[Web page caption snippets]

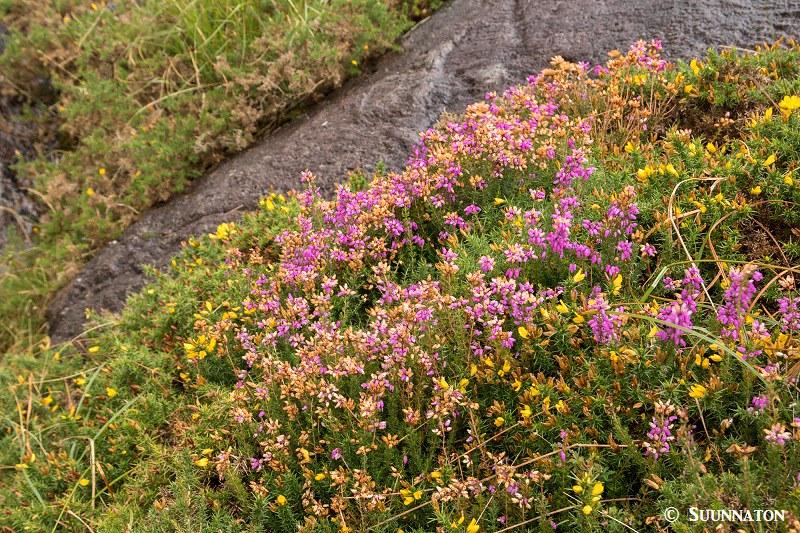 Snowdonian kansallispuisto, kanerva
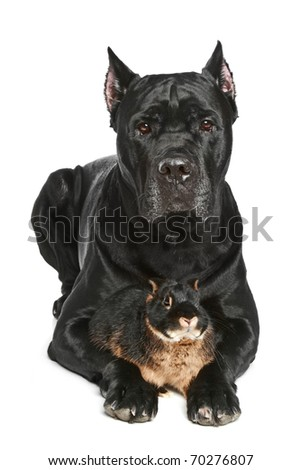Cane Corso dog with small rabbit lying on a white background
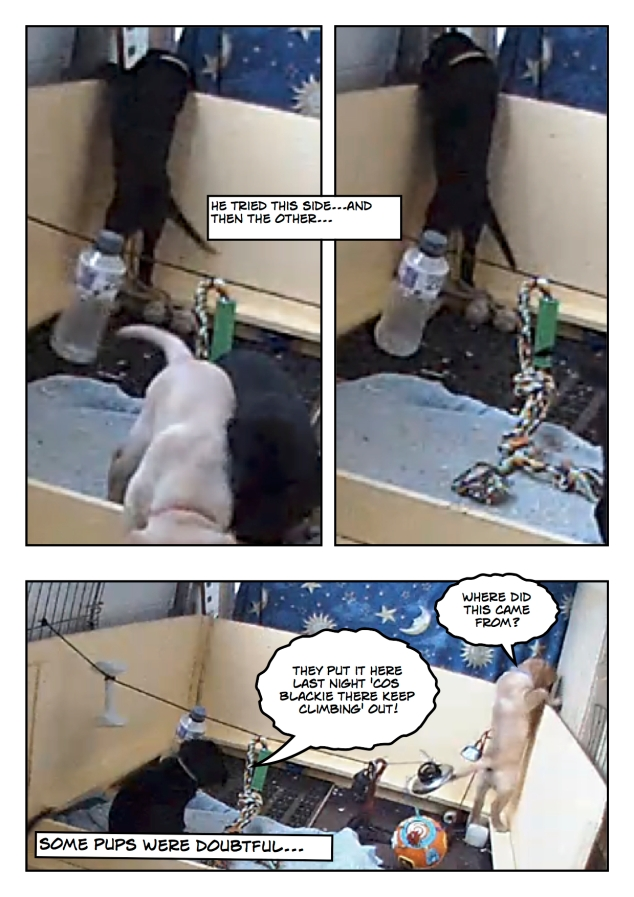Puppyescape_page2
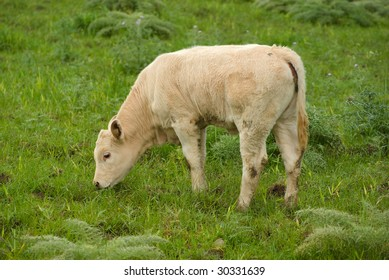 young cow graze in the green field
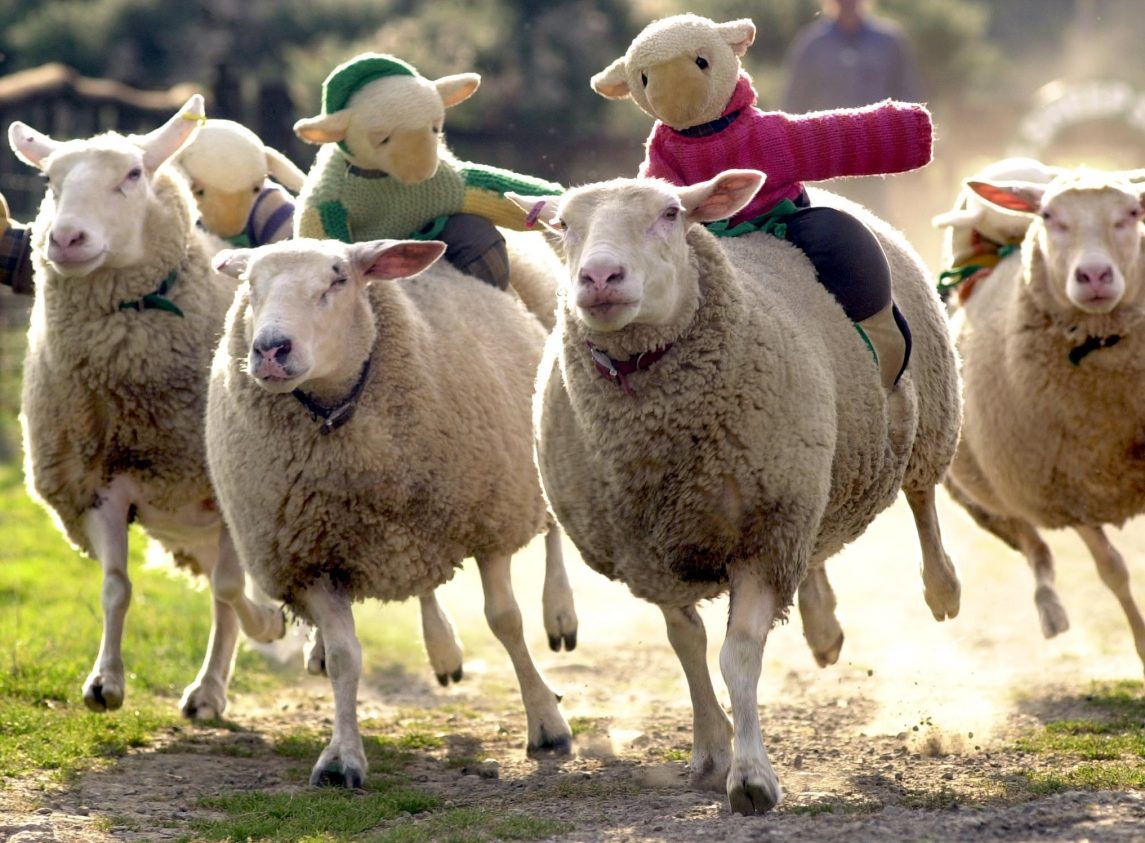 What's the Strangest Thing a Farmer's Ever Done with a Sheep?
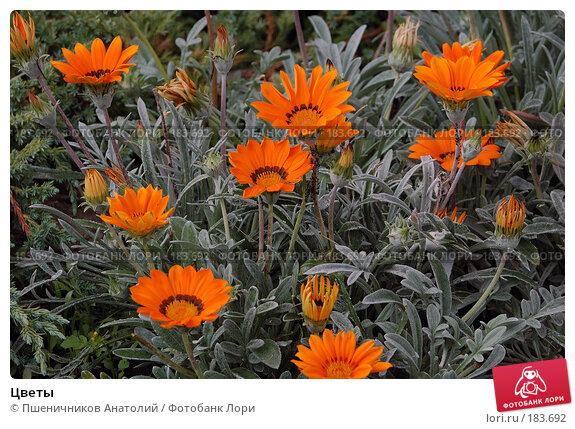 Купить «Цветы», фото № 183692, снято 30 июля 2006 г. (c) Пшеничников Анатолий / Фотобанк Лори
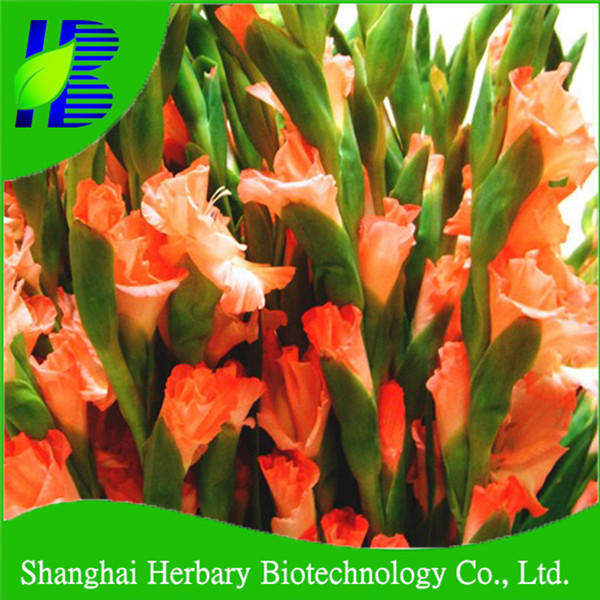 Hot sale gladiolus flower bulbs for cutting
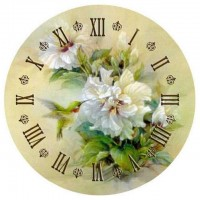 Hummingbird Clock Face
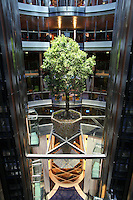Celebrity Equinox feature photos..The tree suspended in a lift atrium.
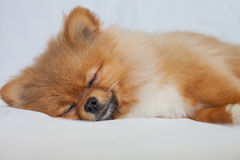 Cute Pomeranian puppy sleeping on a white backgroundlies Stock Photo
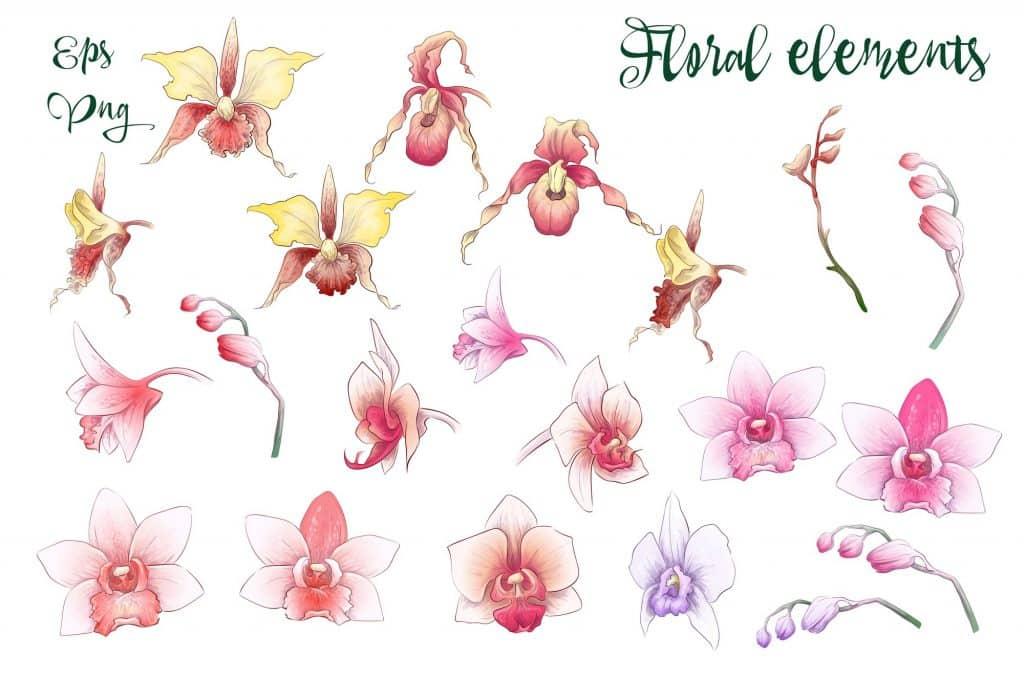 Orchids Vector Clip Art - $14 - 7 8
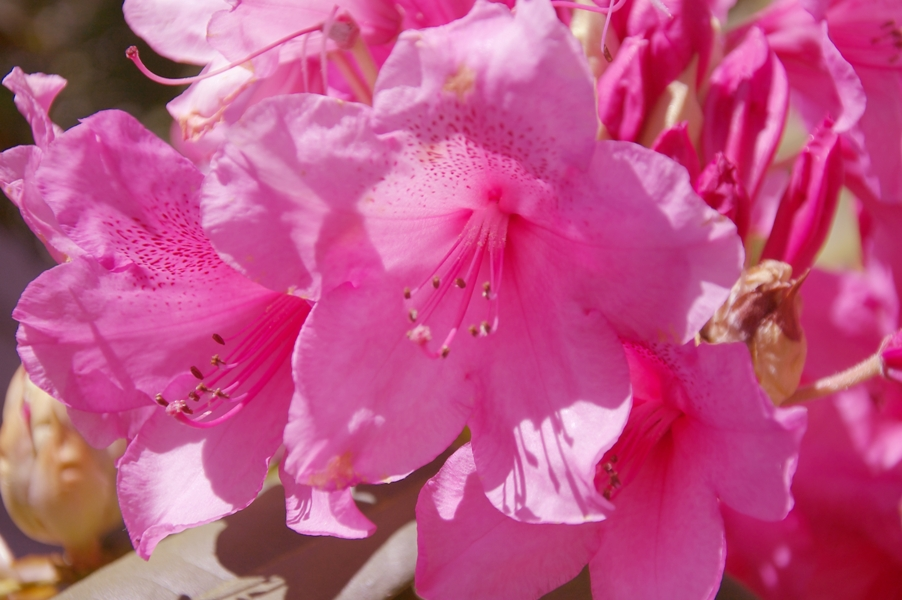 石楠花(シャクナゲ)3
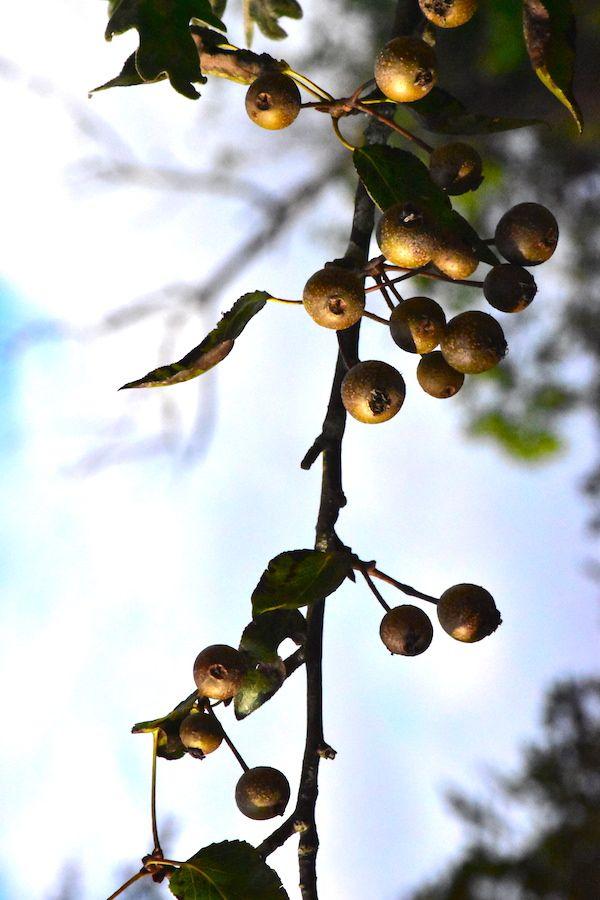 Ramas otoñales: espino albar, cornejo, eucaliptus, acedera y clematis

▶ [EXERCISE INSTRUCTIONS]: Once the line with "Cane Corso dog" is found above, print it and every line after it through the line with "What's the Strangest", exactly. Pictures stay out.

▶ [ANSWER SECTION]:
Cane Corso dog with small rabbit lying on a white background
Puppyescape_page2
 young cow graze in the green field
 What's the Strangest Thing a Farmer's Ever Done with a Sheep?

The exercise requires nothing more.